A fresh look at Logstash

-

Soon after the release of elasticsearch it became clear that elasticsearch was good at more than providing search. It turned out that it could be used to store logs very effectively. That is why logstash was using elasticsearch. It contained standard parsers for apache httpd logs. To obtain the logs it had file monitoring plugins. It had plugins to extend and filter the content, and it had plugins to send the content to elasticsearch. That is Logstash in a nutshell back in the days. Of course the logs had to be shown, therefore a tool called Kibana was created. Kibana was a nice tool to create highly interactive dashboards to show and analyse your data. Together they became the famous ELK suite. Nowadays we have a lot more options in all these tools. We have Ingest node in elastic to pre-process documents before they move into elasticsearch, we have beats to monitor files, databases, machines, etc. And we have very nice and new Kibana dashboards. Time to re-investigate what the combination of Logstash, Elasticsearch and Kibana can do. In this blog post I’ll focus on Logstash.

X-Pack

As the company elastic has to make some money as well, they have created a product called X-Pack. X-Pack has a lot of features that sometimes span multiple products. There is a security component, by using this you can make users login in when using kibana and secure your content. Other interesting parts of X-Pack are machine learning, graph and monitoring. Parts of X-Pack can be used free of charge, you do need a license though. For other parts you need a paid license. I personally like the monitoring part so I regularly install X-Pack. In this blogpost I’ll also investigate the X-Pack features for Logstash. I’ll focus on out-of-the-box functionality and mostly what all these nice new things like monitoring and pipeline viewing bring us.

Using the version 6 release candidate

As elastic has already given us a RC1 of their complete stack, I’ll use this one for the evaluation. Beware though, this is still a release candidate, so not production ready.

What does Logstash do

If you never really heard about Logstash, let me give you a very short introduction. Logstash can be used to obtain data from a multitude of different sources. Than filter, transform and enrich the data. Finally store the data to again a multitude of datasources. Example data sources are relational databases, files, queues and websockets. Logstash ships with a large number of filter plugins, with these we can process data to exclude some fields. We can also enrich data, lookup information about ip addresses, or lookup records belonging to an id in for instance elasticsearch or a database. After the lookup we can add data to the document or event that we are handling before sending it to one or more outputs. Outputs can be elasticsearch, a database, but also queue’s like Kafka or RabbitMQ. In the later releases logstash started to add more features that a tool handling large amounts of data over longer periods need.

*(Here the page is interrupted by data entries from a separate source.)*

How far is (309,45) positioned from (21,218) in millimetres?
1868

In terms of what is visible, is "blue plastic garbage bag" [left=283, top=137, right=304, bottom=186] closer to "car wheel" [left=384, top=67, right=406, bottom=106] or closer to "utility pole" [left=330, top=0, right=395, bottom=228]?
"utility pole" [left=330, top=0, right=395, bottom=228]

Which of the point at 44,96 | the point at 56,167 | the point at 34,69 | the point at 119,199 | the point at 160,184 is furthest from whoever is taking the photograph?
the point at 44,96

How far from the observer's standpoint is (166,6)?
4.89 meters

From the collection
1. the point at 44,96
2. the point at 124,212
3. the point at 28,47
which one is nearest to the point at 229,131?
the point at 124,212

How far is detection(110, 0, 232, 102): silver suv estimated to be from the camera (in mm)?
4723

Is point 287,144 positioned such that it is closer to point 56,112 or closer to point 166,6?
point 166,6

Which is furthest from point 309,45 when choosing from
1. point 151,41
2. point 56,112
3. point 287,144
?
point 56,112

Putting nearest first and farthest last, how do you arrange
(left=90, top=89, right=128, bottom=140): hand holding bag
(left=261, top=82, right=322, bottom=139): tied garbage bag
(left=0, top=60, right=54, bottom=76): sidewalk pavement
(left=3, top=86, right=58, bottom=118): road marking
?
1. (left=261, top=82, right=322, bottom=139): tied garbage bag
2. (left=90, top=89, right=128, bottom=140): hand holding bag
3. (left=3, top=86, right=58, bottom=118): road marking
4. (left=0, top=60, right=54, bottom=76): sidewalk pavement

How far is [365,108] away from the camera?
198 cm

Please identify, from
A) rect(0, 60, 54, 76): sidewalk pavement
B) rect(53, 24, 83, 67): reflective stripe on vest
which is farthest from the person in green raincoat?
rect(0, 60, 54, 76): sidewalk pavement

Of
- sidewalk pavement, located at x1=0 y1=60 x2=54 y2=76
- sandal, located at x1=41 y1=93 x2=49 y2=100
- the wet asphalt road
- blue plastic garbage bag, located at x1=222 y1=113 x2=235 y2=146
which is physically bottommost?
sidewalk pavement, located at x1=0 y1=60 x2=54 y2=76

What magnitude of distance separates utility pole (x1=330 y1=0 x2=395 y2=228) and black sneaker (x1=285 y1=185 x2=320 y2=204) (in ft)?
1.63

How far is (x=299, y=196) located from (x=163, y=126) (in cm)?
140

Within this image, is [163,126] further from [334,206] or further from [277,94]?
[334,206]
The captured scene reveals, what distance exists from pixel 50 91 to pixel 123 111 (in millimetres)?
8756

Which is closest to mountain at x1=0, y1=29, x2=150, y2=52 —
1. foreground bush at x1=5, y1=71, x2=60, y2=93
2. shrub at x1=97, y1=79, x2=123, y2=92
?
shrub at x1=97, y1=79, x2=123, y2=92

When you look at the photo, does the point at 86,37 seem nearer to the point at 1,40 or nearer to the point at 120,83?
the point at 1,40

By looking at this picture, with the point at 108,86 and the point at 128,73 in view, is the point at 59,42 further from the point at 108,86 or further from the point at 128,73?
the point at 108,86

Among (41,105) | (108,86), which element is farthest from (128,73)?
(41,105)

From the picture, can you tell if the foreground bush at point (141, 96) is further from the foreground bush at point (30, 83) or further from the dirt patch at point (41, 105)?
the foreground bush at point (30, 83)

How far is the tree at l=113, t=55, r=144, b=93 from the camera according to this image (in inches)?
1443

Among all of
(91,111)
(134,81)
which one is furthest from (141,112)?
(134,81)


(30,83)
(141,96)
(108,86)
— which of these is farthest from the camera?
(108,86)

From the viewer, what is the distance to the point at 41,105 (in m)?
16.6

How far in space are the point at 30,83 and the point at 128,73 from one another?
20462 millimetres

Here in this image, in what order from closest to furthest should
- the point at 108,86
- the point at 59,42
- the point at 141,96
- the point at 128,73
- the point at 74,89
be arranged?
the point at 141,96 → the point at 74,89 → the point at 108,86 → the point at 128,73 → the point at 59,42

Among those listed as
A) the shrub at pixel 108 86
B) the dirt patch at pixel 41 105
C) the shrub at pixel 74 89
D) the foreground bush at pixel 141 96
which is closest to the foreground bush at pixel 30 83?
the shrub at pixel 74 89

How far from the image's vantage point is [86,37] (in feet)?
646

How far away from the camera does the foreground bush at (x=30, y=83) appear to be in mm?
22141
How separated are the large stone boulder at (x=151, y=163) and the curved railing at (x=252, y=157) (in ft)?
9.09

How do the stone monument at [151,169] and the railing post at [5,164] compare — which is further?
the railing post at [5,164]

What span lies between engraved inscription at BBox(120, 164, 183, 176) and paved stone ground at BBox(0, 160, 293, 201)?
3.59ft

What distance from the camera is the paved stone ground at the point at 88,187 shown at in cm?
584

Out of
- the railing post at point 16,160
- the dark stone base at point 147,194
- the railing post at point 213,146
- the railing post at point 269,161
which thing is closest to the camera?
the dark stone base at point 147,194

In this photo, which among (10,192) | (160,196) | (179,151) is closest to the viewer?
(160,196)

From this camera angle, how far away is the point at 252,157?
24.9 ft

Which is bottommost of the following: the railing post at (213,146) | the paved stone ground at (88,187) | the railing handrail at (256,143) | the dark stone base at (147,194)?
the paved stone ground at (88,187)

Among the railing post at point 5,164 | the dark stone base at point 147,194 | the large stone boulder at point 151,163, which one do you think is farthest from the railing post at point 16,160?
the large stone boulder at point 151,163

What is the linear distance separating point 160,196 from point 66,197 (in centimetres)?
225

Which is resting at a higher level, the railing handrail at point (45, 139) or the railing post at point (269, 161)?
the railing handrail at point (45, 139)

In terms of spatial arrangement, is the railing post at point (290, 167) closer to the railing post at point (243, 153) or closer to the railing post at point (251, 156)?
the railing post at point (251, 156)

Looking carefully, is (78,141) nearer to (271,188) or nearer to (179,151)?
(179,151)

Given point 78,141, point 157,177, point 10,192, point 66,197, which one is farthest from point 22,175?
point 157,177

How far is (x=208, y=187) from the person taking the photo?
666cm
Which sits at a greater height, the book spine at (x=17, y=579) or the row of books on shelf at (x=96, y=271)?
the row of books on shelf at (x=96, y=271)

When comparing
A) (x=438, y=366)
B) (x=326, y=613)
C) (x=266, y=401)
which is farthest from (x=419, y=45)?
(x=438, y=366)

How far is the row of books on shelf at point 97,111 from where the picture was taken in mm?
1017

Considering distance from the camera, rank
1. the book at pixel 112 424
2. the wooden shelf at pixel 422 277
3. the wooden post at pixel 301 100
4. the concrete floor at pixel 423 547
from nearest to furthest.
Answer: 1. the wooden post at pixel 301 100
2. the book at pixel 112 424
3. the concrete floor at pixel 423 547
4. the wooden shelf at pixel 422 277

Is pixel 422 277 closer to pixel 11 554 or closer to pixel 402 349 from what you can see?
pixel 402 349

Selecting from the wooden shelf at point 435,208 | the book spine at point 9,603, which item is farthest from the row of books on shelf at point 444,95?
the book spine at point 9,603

Things like monitoring and clustering of nodes were introduced and also persisting incoming data to disk. By now logstash in combination with Kibana and Elasticsearch is used by very large companies but also by a lot of start ups to monitor their servers and handle all sorts of interesting data streams. Enough of this talk, let us get our hands dirty. First step install everything on our developer machines.

Installation

I’ll focus on the developer machine, if you want to install it on a server please refer to the extensive logstash documentation.

First download the zip or tar.gz file and extract it to a convenient location. Now create a folder where you can store the configuration files. To make the files small and to show you that you can split them, I create three different files in this folder: input.conf, filters.conf and output.conf. The most basic configuration is one with a stdin for input, no filters and stdout for output. Below the contents for the two files

 

input {
	stdin{}
}

 

output { 
	stdout { 
		codec => rubydebug
	}
}

Time to start logstash. Step into the downloaded and extracted folder with the logstash binaries and execute the following command.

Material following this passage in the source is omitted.